Eshealthtips.com – Despite its name, midfoot osteoarthritis is a type of degenerative joint in the foot. The midfoot bones move when you walk and transfer your weight from the hips to the lower body. As a result, degenerating joints in the middle of the foot can cause pain and stiffness. While a visible bony bump on the top of the foot is not necessarily a sign of osteoarthritis, it can be a symptom of rheumatoid arthritis.
Parts of the Middle Leg
The midfoot is composed of five bones that connect the hindfoot and the forefoot. These bones are called cuboid, navicular, and medial cuneiform. These bones are joined to form the midfoot. The midfoot also consists of the Lisfranc joint, which is commonly involved in amputations. The afflicted joints are typically fused together.
Because there are so many small joints in the midfoot, it can be difficult to diagnose osteoarthritis. Physical examinations can confirm or rule out the diagnosis. Your physician may order a specific x-ray view and administer selective injections to reduce pain and inflammation. Anti-inflammatory medications and painkillers are often used to manage the condition. You should avoid wearing footwear with flexible soles, as this can increase pain. You should also wear shoes with stiff soles, to avoid bending and stressing the painful joints. Orthotics are available for stiffening shoes.
Treatment for midfoot osteoarthritis aims to improve stability and reduce loads on the inflamed joints. Conservative treatments include reducing the load on the affected joints with orthotics, a shoe orthotic or a heel-heel brace. Patients with severe pain should seek medical attention if they notice changes in their feet. The best way to address midfoot osteoarthritis is to seek treatment.
Symptoms of Middle Foot Osteoarthritis
Symptoms of midfoot osteoarthritis include pain, swelling, and a change in the shape of the foot. Symptoms of midfoot OA may also occur during activities of daily living or while walking. The pain may be sharp or burning, and can make it difficult to find comfortable shoes. It can be caused by a specific injury or a longstanding bunion. Other causes of midfoot osteoarthritis in the middle of the foot are gout, rheumatoid arthritis, and inflammatory joint conditions.
The symptoms of midfoot osteoarthritis can be mild or severe. Symptomatic cases of midfoot OA often have pain in the last 4 weeks. X-rays and CT scans are recommended to make an accurate diagnosis. Further imaging tests may help determine whether a person has OA in the other joints. MRIs are considered the gold standard for diagnosing midfoot osteoarthritis.
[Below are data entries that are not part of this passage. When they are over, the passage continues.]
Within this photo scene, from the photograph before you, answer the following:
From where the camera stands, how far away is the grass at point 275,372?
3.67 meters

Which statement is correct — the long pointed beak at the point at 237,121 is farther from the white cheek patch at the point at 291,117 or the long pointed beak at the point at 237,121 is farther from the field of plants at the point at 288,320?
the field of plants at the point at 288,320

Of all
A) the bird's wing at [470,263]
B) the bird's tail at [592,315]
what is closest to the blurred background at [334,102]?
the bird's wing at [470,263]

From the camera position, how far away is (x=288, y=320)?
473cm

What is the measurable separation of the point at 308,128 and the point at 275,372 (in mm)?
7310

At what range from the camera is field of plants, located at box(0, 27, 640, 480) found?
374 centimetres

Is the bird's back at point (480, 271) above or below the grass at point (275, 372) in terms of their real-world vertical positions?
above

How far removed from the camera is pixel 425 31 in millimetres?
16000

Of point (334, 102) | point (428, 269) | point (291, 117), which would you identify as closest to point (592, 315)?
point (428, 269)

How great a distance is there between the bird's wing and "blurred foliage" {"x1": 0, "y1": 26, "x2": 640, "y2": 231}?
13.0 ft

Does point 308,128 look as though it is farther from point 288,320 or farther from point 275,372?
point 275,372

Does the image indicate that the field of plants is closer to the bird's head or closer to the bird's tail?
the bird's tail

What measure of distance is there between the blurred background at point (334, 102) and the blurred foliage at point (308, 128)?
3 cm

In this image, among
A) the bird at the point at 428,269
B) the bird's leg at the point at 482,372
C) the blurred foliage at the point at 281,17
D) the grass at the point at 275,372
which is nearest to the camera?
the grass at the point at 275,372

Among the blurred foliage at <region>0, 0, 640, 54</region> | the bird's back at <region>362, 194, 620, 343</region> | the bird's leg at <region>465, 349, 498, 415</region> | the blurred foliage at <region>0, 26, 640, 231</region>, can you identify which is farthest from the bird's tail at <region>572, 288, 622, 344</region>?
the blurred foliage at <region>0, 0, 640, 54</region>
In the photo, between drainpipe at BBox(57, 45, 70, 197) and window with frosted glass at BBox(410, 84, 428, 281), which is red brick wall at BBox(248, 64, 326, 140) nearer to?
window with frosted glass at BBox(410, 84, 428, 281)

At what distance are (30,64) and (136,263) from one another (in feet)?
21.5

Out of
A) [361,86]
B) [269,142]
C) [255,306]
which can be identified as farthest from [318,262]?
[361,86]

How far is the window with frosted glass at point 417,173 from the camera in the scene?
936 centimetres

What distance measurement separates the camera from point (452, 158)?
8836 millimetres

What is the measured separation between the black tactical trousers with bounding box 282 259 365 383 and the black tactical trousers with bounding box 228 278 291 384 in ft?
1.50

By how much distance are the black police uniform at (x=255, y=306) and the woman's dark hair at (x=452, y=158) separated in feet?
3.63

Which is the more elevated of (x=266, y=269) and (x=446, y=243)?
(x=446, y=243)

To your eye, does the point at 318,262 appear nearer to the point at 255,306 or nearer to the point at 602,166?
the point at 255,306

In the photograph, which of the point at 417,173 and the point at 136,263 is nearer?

The symptoms of midfoot osteoarthritis are usually associated with a change in shape. Symptoms of midfoot arthritis may occur during daily activities, such as walking. A person with this condition may also experience pain or swelling while taking part in sports. If left untreated, osteoarthritis can lead to significant arch collapse and instability in the middle of the foot. In severe cases, a patient may be unable to walk due to pain.
Treating Middle Leg Disease
Surgical procedures may be needed for more advanced cases. In most cases, conservative treatments can help patients relieve pain for the time being. However, patients with advanced symptoms of midfoot arthritis may need to undergo primary joint fusion to fix the joint. While these are invasive procedures, they are not always necessary. Generally, conservative treatments are the most effective for midfoot osteoarthritis. A doctor can also prescribe medications for patients to relieve the symptoms.
Surgery is the usual treatment for midfoot osteoarthritis. Arthrodesis is the treatment of choice for post-traumatic osteoarthritis of the foot. Its risks are unknown, but in general, fusion of the joints may result in a nonunion, chronic overload of the lateral midfoot joints and stress fracture. While surgery is not the only treatment for midfoot osteoarthritis, it is the most effective for most patients.
Various methods are used for the diagnosis and treatment of midfoot osteoarthritis. Conventional medical treatments include physiotherapy, physical therapy, and anti-inflammatory medications. Although x-ray findings can be helpful in confirming the diagnosis, only a doctor can make the final determination. For more serious cases, however, a CT scan can help identify the damaged joints and guide the treatment process. Even in the case of mild symptoms, surgery may not be necessary.
Thomas, M. J., Roddy, E., Zhang, W., Menz, H. B., Hannan, M. T., & Peat, G. M. (2011). The population prevalence of foot and ankle pain in middle and old age: a systematic review. Pain, 152(12), 2870-2880.